Image-linked spatial questions
• • •

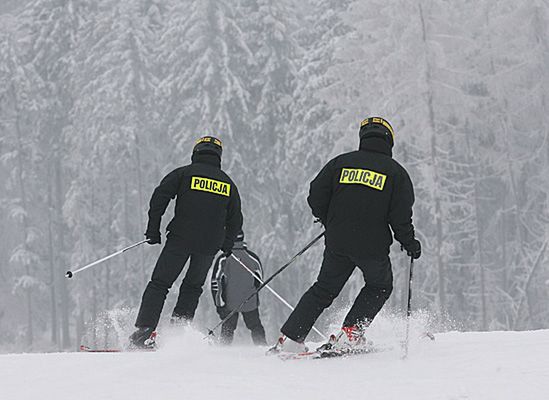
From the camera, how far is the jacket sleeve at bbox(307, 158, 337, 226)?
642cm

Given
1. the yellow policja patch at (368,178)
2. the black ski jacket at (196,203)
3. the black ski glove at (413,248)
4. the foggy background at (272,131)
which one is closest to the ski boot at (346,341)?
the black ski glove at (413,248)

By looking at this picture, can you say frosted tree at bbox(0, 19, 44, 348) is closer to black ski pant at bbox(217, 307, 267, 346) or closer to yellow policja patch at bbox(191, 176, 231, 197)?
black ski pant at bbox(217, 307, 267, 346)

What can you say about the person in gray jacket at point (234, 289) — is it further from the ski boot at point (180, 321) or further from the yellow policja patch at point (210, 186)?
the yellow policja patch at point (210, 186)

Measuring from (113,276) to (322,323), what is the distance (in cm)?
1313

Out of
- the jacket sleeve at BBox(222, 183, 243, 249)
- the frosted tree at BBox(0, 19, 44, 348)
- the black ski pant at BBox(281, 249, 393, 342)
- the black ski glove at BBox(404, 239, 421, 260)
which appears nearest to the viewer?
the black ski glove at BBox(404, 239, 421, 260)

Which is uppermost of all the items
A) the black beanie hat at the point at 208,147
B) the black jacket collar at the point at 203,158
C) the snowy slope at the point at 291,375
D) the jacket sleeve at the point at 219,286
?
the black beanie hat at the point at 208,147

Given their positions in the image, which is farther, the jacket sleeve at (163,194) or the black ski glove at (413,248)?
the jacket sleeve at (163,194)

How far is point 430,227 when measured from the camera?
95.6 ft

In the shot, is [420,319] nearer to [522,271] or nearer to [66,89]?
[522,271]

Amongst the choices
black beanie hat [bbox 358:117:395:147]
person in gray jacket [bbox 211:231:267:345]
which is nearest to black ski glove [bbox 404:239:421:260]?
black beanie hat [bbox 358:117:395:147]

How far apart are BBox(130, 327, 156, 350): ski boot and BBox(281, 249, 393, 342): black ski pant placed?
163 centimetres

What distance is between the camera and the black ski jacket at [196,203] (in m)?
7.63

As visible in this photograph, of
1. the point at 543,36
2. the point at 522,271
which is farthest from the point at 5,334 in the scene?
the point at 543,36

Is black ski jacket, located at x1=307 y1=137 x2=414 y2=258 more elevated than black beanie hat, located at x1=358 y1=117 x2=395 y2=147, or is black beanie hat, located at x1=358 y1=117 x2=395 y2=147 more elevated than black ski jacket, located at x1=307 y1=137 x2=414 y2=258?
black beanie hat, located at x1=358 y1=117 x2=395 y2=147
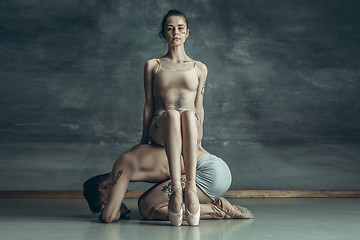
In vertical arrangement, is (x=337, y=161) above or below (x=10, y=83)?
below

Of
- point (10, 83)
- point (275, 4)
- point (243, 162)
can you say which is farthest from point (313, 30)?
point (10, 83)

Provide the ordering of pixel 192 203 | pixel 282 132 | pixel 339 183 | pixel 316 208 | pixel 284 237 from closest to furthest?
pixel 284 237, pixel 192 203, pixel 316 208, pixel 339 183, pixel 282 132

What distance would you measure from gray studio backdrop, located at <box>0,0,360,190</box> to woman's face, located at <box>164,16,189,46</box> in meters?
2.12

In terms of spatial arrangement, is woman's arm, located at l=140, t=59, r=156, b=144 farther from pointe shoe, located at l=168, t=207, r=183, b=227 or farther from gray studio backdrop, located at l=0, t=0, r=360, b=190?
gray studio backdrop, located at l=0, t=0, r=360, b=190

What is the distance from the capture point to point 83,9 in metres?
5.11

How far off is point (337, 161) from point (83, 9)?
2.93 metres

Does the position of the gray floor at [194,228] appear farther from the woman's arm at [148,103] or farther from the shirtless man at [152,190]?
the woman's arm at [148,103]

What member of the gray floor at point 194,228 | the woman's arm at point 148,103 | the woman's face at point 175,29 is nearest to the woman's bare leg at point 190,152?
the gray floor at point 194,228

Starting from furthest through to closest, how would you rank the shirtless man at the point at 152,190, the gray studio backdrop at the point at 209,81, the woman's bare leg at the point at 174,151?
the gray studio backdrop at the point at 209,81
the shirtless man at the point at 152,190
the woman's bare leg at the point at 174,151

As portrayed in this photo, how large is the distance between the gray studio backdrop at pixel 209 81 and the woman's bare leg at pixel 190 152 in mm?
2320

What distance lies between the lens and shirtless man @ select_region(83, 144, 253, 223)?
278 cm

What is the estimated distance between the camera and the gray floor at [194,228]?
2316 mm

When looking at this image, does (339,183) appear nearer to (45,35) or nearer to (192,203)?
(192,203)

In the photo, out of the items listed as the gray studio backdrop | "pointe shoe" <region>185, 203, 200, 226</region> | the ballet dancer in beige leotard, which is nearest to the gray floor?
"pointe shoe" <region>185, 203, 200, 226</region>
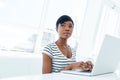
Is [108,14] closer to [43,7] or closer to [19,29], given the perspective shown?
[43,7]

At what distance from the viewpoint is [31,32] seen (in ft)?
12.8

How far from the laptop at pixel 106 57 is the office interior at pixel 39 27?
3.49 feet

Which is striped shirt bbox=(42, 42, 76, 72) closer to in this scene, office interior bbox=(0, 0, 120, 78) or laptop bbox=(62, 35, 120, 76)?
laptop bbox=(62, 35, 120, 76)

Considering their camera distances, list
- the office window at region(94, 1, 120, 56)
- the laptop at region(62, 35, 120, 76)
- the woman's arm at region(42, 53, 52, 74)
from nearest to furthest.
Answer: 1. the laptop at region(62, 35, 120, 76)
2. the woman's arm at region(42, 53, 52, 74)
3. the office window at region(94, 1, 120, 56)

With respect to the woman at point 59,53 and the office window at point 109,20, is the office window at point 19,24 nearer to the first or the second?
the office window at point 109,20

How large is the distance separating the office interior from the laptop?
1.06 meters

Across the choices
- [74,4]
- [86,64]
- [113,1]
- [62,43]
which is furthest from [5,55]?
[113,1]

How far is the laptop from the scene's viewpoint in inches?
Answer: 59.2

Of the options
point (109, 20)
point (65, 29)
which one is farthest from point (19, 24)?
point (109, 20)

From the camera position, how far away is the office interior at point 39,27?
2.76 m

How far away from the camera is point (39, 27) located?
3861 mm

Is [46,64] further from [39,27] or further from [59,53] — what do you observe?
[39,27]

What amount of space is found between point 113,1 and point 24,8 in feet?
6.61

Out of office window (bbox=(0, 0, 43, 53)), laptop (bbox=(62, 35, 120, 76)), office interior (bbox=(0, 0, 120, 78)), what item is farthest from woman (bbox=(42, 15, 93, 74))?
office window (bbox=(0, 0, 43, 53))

• • •

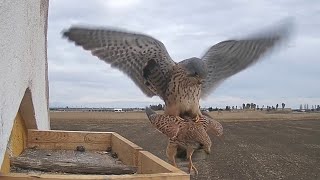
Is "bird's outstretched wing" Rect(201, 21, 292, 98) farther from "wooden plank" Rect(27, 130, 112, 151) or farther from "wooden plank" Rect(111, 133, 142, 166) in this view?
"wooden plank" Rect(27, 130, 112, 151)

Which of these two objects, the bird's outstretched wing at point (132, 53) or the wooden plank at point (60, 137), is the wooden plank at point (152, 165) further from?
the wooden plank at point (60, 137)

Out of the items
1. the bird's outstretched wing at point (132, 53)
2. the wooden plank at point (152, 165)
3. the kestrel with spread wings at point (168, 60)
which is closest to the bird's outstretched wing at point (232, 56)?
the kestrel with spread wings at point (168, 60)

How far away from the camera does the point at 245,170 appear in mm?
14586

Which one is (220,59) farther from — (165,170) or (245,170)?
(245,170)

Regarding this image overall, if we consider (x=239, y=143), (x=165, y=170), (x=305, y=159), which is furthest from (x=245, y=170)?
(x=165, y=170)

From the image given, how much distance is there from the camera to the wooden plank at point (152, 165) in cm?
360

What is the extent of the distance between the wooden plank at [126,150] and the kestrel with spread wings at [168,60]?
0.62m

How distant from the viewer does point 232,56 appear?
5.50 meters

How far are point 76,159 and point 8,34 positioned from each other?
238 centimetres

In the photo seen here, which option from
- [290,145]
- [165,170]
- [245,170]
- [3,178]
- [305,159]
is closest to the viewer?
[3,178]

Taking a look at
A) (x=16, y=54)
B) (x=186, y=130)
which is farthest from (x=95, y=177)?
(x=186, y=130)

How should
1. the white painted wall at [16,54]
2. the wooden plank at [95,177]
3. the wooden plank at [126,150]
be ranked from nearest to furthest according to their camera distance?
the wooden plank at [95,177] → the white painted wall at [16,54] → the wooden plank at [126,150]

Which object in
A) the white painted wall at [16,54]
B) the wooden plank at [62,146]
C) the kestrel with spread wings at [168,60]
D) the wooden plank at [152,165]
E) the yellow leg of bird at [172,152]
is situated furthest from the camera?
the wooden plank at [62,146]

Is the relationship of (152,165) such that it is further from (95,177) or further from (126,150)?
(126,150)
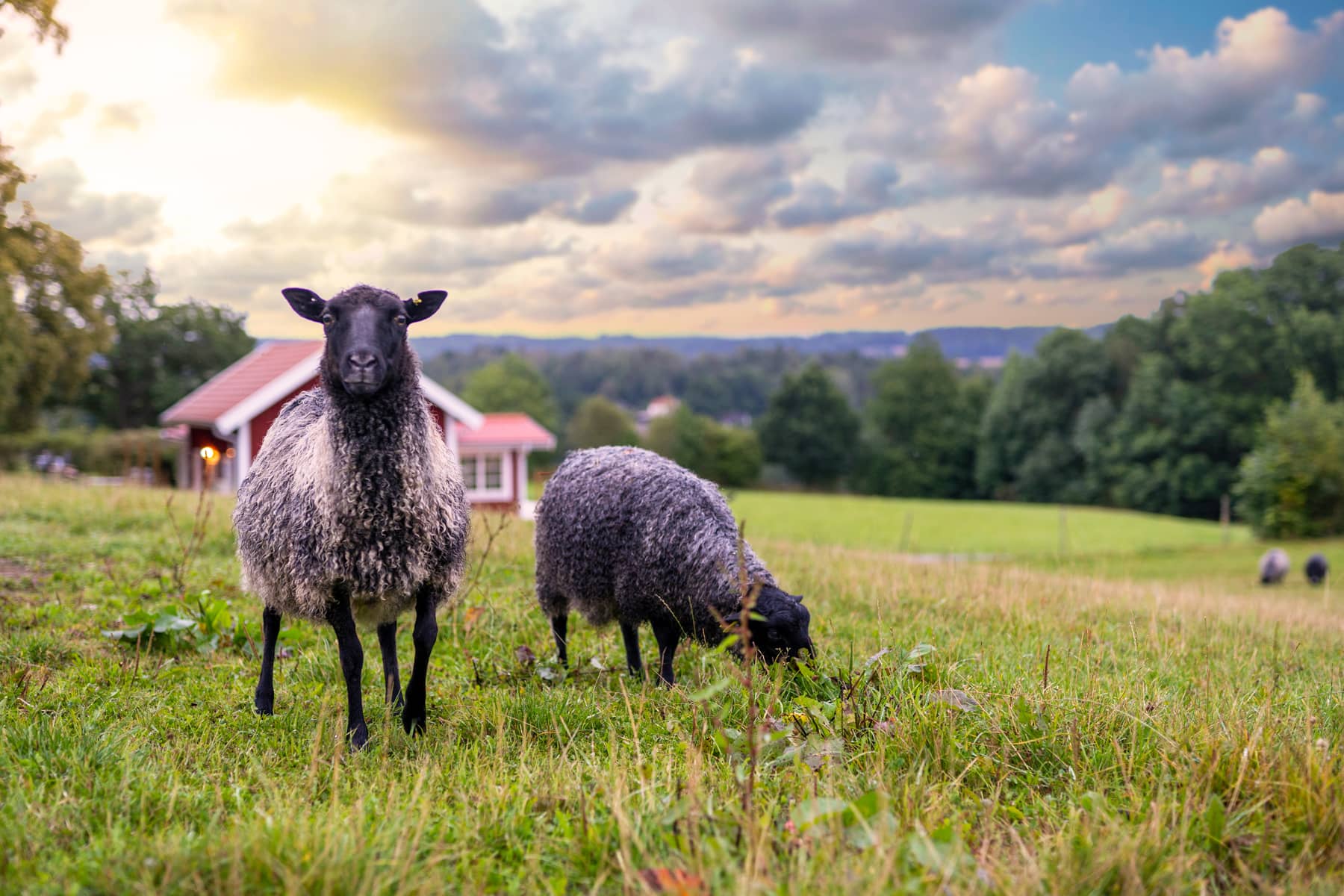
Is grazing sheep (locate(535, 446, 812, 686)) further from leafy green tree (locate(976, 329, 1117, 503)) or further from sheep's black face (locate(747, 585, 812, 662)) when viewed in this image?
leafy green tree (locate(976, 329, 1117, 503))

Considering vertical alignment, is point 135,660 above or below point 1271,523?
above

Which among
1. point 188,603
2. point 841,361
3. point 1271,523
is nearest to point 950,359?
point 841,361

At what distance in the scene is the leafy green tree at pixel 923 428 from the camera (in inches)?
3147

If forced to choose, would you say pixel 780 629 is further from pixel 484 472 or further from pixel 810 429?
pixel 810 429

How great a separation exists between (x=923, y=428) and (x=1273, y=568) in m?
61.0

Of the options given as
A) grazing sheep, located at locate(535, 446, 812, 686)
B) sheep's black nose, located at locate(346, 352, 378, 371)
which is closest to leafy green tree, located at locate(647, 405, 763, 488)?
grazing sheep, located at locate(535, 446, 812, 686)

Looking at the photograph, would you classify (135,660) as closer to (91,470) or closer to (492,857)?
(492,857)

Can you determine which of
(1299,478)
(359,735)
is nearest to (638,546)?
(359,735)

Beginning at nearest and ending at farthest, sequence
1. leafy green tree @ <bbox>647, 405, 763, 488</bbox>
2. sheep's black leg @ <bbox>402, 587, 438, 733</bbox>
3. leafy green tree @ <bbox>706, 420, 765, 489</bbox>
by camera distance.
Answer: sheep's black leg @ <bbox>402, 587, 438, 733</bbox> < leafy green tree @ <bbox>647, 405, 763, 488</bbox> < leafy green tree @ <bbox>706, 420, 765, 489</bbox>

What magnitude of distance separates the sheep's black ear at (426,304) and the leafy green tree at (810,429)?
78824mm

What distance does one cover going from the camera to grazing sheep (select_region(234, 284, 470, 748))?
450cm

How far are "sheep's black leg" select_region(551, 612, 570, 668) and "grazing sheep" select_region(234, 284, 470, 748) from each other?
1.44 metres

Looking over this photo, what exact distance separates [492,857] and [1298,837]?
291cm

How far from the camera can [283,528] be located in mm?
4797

• • •

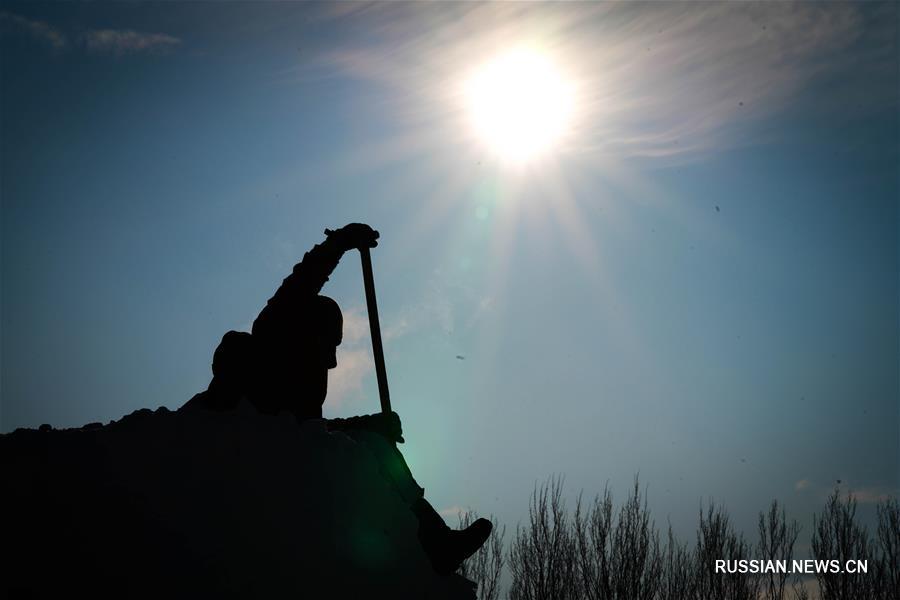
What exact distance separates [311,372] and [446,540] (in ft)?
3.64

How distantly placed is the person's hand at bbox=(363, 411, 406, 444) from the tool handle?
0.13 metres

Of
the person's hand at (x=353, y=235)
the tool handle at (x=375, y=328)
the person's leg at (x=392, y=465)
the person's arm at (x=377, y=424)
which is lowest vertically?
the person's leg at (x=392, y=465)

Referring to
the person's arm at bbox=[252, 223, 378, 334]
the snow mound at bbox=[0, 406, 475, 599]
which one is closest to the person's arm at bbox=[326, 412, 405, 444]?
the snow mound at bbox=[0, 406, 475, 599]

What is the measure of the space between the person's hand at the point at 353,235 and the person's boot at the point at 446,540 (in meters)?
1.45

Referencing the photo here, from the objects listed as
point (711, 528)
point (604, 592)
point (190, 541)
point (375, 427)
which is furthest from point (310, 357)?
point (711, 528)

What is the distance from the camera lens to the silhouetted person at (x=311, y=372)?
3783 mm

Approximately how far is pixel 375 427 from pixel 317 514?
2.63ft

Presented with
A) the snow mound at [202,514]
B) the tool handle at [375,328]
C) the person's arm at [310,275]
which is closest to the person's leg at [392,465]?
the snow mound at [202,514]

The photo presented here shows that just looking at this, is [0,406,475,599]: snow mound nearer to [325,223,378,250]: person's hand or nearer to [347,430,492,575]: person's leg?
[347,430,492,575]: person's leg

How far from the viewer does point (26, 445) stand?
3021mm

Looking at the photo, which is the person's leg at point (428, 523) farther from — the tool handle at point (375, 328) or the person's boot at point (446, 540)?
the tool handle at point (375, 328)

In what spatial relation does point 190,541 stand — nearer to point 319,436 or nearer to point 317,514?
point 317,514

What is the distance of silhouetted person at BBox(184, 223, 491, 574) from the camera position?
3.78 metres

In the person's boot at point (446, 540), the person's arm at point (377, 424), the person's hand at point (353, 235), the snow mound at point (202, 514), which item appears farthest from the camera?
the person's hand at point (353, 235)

• • •

*Exercise objective:* Copy the part of the listing that opens with the line containing "What distance does" and closes with the line containing "1.44 metres", requests included, and shift every distance in the answers up by 82.

*In response:*
What distance does one cover going from the camera to grazing sheep (select_region(234, 284, 470, 748))?
532cm

How far are "sheep's black leg" select_region(551, 612, 570, 668) and "grazing sheep" select_region(234, 284, 470, 748) from each other?
83.44 metres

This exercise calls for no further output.